- [Exercises]:
A: In the essay on teaching science and religion in schools, what does the proposed separate class serve as a prerequisite for?
B: Resume the essay on teaching science and religion in schools, starting right after its final sentence.

- [Given text]:
┄┄┄┄┄┄┄┄┄┄┄┄┄┄┄┄┄┄┄┄
To this idea, most would scoff and turn a deaf ear; science is so much a part of our lives that we cannot fathom a way to separate it from modern government. Science is our rock, it is progress as well, and we need it. Think, though, of when this nation was first founded. Could the pilgrims have had a separation of church and state? Of course not, that would have gone against every ideal that became the basis of this country. So how can we now debate that it is okay to teach evolution, but not creation? The argument is, naturally, that it is wrong to force the beliefs of Christianity and Judaism on people who do not feel the same. But what about people who believe in creation and not evolution? Aren’t we doing the same- forcing science on them? And what about other religions and civilizations and their stories? If you can’t or won’t teach it all, you shouldn’t teach any of it. That makes it hard, doesn’t it? Without the basics, there isn’t much that you can teach. The only way to be truly fair is to present every story and let the students decide for themselves what they believe. Different aspects of the same story are also important.
It could be a completely separate class, and a prerequisite for all science and religion classes. In fact, it would not be unlike our college seminar, a forum for stories, all kinds, from all over the world. What exciting discussions might in sue; what a way to stretch people’s minds, and help them establish their own philosophy- personalized religion, you might call it. So much emphasis is placed on science, in fact even the way it is presented, that it is nearly impossible to see it as anything but cold, solid fact. But what if science is a story too. What if we revere science only because it is something larger than ourselves? Then, truly, it is no different from religion.
┄┄┄┄┄┄┄┄┄┄┄┄┄┄┄┄┄┄┄┄
- [Data records]:
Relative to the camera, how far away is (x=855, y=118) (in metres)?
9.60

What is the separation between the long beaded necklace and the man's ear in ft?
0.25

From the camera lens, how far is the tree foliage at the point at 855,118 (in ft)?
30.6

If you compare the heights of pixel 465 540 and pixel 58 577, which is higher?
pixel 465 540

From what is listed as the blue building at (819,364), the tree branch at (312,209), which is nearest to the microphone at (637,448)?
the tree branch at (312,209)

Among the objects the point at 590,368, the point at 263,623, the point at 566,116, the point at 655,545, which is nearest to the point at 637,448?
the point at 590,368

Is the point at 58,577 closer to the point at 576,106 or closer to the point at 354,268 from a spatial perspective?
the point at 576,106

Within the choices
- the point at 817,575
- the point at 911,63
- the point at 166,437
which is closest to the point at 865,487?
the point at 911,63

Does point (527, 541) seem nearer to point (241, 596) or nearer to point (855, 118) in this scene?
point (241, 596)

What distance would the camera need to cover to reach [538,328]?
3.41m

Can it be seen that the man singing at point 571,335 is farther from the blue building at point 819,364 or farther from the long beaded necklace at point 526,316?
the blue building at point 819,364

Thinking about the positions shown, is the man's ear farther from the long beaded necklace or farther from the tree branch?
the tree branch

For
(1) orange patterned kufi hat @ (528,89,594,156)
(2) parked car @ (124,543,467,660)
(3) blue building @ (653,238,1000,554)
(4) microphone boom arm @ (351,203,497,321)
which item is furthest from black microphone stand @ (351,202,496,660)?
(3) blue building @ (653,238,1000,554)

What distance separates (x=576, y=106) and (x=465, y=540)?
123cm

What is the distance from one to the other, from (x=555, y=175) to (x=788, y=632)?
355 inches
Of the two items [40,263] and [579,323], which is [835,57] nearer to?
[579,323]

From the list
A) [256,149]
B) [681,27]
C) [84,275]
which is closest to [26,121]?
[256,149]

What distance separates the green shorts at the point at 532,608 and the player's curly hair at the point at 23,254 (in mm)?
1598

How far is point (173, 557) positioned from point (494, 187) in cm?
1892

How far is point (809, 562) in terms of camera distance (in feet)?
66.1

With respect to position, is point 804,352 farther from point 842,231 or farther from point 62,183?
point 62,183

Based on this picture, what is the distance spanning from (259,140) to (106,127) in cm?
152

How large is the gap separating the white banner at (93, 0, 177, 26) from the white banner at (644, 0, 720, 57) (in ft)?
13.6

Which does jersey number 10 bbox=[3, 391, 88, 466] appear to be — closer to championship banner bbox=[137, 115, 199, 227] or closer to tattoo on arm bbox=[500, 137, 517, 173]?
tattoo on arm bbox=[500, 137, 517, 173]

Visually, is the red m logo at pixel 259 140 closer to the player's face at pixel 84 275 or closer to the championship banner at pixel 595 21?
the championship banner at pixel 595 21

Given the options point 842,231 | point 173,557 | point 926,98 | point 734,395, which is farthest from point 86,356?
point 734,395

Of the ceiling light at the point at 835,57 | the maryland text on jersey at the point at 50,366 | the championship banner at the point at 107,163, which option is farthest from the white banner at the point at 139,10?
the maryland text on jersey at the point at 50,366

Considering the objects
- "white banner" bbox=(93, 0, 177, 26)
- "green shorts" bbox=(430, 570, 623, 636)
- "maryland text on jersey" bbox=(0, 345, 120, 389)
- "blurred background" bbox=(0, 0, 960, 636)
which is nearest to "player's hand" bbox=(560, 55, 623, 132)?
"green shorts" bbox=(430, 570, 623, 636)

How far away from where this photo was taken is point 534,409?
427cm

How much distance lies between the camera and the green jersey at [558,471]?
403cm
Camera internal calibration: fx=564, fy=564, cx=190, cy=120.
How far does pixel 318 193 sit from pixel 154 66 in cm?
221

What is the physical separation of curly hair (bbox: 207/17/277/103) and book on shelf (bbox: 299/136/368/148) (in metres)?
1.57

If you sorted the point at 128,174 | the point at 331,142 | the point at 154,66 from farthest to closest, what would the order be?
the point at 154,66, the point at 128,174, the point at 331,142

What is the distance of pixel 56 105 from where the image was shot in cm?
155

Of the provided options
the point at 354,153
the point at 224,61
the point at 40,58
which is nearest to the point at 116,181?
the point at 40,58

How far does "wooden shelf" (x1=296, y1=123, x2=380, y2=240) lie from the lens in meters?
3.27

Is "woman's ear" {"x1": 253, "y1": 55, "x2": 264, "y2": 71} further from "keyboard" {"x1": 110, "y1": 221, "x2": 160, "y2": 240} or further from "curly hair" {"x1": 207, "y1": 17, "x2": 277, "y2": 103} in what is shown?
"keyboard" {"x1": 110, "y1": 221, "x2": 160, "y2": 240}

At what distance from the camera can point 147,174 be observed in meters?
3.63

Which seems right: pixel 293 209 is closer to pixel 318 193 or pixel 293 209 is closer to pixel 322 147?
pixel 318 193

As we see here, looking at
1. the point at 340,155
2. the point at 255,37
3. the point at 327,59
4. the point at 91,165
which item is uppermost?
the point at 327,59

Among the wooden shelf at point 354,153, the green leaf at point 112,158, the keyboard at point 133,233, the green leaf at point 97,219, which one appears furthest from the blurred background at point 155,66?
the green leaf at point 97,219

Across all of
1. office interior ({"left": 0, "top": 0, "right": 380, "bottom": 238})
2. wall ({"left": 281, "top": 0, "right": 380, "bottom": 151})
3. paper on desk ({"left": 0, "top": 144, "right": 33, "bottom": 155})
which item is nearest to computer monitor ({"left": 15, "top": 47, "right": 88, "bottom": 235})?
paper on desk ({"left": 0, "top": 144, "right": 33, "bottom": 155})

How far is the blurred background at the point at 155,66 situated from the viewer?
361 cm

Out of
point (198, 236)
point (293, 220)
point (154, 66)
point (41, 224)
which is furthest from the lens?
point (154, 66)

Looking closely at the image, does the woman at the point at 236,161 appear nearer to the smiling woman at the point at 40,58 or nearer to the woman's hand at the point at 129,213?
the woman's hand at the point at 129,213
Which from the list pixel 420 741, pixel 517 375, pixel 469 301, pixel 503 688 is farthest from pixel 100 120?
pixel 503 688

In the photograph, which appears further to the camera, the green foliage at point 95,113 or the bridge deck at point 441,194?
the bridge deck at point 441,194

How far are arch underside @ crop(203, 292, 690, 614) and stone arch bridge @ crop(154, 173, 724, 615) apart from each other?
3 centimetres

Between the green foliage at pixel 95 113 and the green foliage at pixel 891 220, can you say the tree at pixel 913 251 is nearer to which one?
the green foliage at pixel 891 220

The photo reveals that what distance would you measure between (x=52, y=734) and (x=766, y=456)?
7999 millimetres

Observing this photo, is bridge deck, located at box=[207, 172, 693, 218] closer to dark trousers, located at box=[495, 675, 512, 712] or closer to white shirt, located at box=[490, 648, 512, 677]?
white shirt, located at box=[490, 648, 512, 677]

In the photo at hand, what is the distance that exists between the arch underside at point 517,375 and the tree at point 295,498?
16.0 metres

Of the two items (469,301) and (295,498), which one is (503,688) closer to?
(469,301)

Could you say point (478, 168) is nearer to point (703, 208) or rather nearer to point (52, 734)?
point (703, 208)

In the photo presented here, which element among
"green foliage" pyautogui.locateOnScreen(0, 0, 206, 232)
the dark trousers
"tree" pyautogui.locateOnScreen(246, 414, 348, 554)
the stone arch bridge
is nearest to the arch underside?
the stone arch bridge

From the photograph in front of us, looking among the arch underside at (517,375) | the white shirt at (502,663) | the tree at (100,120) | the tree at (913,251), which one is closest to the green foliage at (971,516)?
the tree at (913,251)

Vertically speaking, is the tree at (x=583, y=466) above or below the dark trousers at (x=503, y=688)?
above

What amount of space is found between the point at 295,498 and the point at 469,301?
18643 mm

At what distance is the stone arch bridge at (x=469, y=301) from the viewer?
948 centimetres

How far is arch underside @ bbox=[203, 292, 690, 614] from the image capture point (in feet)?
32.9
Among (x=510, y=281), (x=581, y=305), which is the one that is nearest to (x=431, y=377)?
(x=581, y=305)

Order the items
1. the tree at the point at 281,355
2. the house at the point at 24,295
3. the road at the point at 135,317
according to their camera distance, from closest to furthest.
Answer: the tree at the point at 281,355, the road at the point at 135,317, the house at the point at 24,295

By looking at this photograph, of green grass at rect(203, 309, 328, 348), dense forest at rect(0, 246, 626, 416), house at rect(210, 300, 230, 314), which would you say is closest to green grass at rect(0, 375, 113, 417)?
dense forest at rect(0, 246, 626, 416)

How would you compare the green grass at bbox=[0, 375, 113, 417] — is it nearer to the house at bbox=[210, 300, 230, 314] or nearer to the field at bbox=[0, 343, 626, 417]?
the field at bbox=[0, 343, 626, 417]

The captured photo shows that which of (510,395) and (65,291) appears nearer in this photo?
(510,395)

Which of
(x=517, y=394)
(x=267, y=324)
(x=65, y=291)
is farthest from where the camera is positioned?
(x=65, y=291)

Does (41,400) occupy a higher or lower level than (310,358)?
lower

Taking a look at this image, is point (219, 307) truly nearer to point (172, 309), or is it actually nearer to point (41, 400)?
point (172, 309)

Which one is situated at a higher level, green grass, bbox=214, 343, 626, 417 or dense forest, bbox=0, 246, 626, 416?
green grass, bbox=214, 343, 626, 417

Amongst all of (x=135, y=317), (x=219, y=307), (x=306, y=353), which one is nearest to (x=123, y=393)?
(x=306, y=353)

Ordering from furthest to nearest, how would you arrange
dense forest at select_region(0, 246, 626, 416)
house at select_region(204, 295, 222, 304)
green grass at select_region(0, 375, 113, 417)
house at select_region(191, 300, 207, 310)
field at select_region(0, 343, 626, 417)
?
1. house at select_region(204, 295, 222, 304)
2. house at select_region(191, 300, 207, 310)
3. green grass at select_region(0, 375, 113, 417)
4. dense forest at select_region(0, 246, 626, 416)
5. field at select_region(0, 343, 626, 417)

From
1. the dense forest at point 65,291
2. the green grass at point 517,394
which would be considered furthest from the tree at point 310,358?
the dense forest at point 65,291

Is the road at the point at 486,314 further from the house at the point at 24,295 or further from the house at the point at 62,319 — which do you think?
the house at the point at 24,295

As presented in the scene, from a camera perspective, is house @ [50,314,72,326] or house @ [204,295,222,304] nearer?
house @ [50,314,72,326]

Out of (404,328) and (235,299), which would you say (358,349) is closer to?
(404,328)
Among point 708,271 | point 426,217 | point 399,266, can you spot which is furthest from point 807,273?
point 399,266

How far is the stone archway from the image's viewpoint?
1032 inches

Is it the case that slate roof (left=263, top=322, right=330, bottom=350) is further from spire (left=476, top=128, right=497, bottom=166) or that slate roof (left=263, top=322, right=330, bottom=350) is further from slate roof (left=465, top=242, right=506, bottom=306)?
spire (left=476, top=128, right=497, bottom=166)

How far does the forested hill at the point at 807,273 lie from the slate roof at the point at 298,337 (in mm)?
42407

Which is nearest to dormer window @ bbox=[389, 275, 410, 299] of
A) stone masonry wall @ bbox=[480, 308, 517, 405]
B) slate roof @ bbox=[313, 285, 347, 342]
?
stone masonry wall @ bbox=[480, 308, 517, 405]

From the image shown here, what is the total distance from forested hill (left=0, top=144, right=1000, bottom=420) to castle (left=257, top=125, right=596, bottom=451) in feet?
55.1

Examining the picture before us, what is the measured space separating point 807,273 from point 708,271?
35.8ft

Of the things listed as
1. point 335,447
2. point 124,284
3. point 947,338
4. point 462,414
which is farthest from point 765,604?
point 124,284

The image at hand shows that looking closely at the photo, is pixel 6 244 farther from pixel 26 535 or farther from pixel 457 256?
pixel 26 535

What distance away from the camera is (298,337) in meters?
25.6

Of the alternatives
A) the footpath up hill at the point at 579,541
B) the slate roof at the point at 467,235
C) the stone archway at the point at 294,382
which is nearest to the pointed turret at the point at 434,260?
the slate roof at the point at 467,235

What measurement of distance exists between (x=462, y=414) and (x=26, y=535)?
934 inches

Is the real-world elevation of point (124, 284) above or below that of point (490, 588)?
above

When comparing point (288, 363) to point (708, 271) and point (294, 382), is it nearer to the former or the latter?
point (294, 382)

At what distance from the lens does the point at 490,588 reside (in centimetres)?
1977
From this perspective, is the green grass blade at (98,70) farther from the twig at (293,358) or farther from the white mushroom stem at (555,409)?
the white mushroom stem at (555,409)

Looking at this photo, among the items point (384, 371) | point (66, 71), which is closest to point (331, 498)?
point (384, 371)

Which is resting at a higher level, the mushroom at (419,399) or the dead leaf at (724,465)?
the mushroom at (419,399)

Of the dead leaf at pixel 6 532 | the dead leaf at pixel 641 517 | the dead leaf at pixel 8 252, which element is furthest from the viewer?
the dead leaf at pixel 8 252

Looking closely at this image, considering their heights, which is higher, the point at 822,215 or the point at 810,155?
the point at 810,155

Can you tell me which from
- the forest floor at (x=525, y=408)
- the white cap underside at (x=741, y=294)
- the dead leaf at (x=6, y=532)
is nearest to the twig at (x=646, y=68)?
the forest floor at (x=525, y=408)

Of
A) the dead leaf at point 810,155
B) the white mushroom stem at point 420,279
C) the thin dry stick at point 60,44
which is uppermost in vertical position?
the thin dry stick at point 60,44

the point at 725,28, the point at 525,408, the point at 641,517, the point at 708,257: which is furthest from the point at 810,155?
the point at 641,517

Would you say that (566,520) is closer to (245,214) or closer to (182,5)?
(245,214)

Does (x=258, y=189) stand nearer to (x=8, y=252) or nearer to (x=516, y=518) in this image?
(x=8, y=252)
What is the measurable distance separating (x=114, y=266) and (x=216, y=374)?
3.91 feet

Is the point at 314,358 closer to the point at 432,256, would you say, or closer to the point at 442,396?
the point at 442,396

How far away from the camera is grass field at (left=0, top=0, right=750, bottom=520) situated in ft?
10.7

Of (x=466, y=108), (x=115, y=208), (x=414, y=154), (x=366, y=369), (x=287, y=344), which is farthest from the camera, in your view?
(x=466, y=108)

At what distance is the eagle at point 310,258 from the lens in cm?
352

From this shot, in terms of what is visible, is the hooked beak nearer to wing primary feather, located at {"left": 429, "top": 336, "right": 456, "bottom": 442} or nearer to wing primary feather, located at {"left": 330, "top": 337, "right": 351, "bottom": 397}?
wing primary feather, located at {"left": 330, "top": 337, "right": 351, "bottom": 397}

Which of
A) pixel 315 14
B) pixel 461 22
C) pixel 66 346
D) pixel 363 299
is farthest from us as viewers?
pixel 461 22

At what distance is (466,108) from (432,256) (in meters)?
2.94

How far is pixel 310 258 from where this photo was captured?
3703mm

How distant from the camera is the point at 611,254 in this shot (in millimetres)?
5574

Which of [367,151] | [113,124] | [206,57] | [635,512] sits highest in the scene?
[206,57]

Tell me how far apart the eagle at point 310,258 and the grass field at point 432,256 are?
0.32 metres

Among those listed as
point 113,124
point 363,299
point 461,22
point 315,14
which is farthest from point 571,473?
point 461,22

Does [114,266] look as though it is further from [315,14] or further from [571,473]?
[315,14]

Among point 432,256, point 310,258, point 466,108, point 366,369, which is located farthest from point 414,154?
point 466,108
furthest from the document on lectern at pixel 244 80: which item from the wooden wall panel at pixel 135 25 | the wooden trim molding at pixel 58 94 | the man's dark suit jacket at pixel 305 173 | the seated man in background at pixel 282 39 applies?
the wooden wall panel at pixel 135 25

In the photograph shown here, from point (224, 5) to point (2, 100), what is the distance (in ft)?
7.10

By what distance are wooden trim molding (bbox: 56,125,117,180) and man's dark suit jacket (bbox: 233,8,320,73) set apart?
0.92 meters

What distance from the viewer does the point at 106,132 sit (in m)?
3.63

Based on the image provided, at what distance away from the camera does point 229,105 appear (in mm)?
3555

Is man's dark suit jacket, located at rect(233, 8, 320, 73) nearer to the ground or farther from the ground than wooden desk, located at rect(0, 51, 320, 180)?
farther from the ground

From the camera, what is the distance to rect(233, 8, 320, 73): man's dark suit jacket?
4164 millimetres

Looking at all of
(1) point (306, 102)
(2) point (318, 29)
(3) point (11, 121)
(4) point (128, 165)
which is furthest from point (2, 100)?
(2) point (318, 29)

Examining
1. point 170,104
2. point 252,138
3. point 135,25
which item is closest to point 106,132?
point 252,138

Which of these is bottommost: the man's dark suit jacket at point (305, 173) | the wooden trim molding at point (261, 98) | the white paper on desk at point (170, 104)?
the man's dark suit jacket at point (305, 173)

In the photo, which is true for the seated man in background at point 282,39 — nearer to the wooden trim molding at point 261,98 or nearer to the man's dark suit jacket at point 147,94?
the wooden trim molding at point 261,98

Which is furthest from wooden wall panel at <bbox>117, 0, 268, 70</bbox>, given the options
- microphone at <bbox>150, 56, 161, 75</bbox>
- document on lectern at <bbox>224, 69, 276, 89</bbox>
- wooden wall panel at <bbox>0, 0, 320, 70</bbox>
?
┄┄┄┄┄┄┄┄┄┄┄┄┄┄┄┄┄┄┄┄
- [The replies]:
A: All science and religion classes.

B:
How do religions come into being? This question is fundamental if we are to argue that science is a religion. Generally, people need to reassure themselves that everything in life has meaning, and so they begin to search for answers and reasons. Explaining the impossible is an obsession for the human race. For a certain time, religion satisfied all of these things, but our curiosity has driven us to find answers more and more real and substantiated. When I say “real”, I mean tangible. Has anyone ever touched God? Can we mathematically prove the existence of God as we can scientific observations? No. Therefore, many are more inclined to believe in tiny atoms that we can’t feel but that we believe make us. Sounds like a religion to me. Belief in a higher power, belief in tiny atoms, spinning and forming universes…what’s the difference, really?
Above and beyond this argument, there is the case of believing both, theistic evolution. If both are equally believed, then should they not also be equally taught? For example, take the following math problem…

60sec/min * 60 min/h * 24 h/day * 6 days (God rested on the seventh day, right?)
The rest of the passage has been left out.